### READING PASSAGE
## Start
If not RocksDB, then what? Why SlateDB is the right choice for Stream Processing.

If not RocksDB, then what? Why SlateDB is the right choice for Stream Processing.

Introduction

In our previous blog post, we wrote about the problems that stem from embedding RocksDB into your Kafka Streams applications. In short, we think embedded state imposes an unnecessary tax on the reliability, scalability, and maintainability of your applications, which is why Responsive has enabled using databases like MongoDB for Kafka Streams state from day one.

However, storing Kafka Streams application state in an OLTP database like MongoDB can be cost prohibitive for applications that have high volumes of state and that don’t need the flexibility that a general purpose database like MongoDB offers. To fill this gap, we have been investing in building a cheaper state storage service on top of SlateDB, an embedded database built on object storage.

In this post, we will explain why we think SlateDB is a superior foundation for state storage for stream processors like Kafka Streams. We’ll first outline the factors that make traditional databases so expensive in the cloud and then use that insight to sketch out the motivations for SlateDB, how it works, and why we chose to build our state storage service on top of SlateDB instead of RocksDB.

Why OLTP Databases are Expensive

We’ve already laid out the amazing benefits you realize by using an OLTP database like MongoDB or ScyllaDB to store state for your Kafka Streams application. Now let’s take a look at the other side of that coin and talk through some of the drawbacks.

The biggest problem with OLTP databases is that they’re expensive. Everyone knows this, but it’s instructive to truly understand where that cost comes from.

Reason #1: Replication

The largest factor in the cost of operating the typical OLTP database is data replication, which is necessary to achieve high availability and durability.

To achieve high availability you typically need at least three replicas in different availability zones (AZs) to assemble quorums for reads and writes. This includes both the data, and to support transactions, a log of changes to the data. (In theory if you have a consensus-driven log with three replicas you only need two replicas of the data itself for high-availability, but databases typically maintain three replicas of both the log and the database).

So you need to maintain 3 times the capacity to store and serve the data. This means 3 times as much compute, and 3 times as much storage, typically on expensive high-performance SSDs.

Further, you need to actually move the state across availability zones to replicate it which is deceptively expensive. For every GB of data you write, you need to copy it to two other AZs. Typically, each transfer costs $0.02/GB ($0.01/GB in each direction) - which adds up to $.04/GB written to a db with 3 replicas in AWS. This can really add up.

Replication data transfer vs Instance costs for MongoDB YSCB workload

For example, MongoDB’s published benchmarks cite that they can perform 31864 ops/second for YCSB workload A, which does 50/50 writes and reads of 1KB records on an instance with 24VCPUs and 96GB of memory. With replication, this would amount to 54.7GB transferred/hour, or $2.18/hour for data transfers. The cheapest EC2 instance with equivalent specs (m6g.8xlarge) costs .7212$/hour, or $2.16/hour for three replicas. So you’re paying slightly more than your instances themselves just for replication data transfer!
## End
### DATASET SECTION
## Start
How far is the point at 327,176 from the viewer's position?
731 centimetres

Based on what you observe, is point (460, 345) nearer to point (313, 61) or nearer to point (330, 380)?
## End
### TASK 1
In the article on SlateDB and stream processing, what is named as the largest factor in the cost of operating the typical OLTP database?
### TASK 2
Translate this sentence from the article on SlateDB and stream processing into Spanish: "The biggest problem with OLTP databases is that they’re expensive."

### FINISHED ANSWER 1
Data replication

### FINISHED ANSWER 2
El mayor problema de las bases de datos OLTP es que son caras.